RECORDS PROVIDED
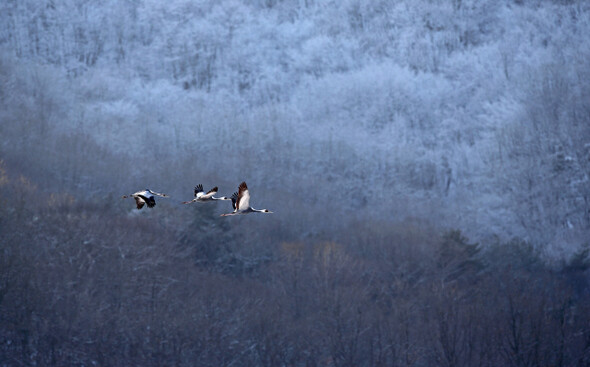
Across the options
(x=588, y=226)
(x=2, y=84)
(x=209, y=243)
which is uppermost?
(x=2, y=84)

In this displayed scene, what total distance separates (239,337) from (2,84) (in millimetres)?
70538

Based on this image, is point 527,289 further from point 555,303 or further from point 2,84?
point 2,84

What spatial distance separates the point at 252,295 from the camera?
5828 cm

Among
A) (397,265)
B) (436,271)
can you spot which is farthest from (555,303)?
(397,265)

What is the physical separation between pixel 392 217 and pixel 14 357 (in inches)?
1894

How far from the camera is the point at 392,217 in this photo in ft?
279

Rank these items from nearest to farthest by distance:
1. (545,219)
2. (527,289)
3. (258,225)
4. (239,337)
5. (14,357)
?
(14,357) < (239,337) < (527,289) < (258,225) < (545,219)

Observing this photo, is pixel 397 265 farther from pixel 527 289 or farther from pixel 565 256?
pixel 565 256

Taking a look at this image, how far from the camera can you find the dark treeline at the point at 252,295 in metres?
46.2

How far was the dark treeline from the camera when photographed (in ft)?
152

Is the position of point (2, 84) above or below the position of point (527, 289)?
above

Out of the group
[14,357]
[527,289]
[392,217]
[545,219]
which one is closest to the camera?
[14,357]

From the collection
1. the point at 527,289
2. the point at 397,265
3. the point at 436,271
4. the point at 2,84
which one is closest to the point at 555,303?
the point at 527,289

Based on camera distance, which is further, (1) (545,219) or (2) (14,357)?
(1) (545,219)
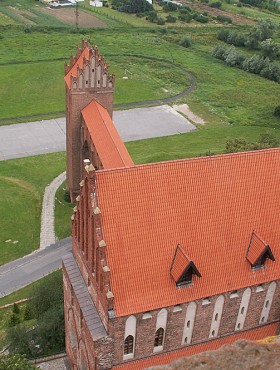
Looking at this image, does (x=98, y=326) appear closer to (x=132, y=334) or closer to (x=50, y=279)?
(x=132, y=334)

WHAT YOU HAVE TO DO
List each line of the items above that contains the word "image".

RESULT OF THE EXERCISE
Based on this image, is point 527,289 further from point 555,303 or further from point 2,84?
Taking a look at this image, how far from the camera can you find the dark treeline at the point at 252,295 in metres?
Looking at this image, does (x=98, y=326) appear closer to (x=132, y=334) or closer to (x=50, y=279)?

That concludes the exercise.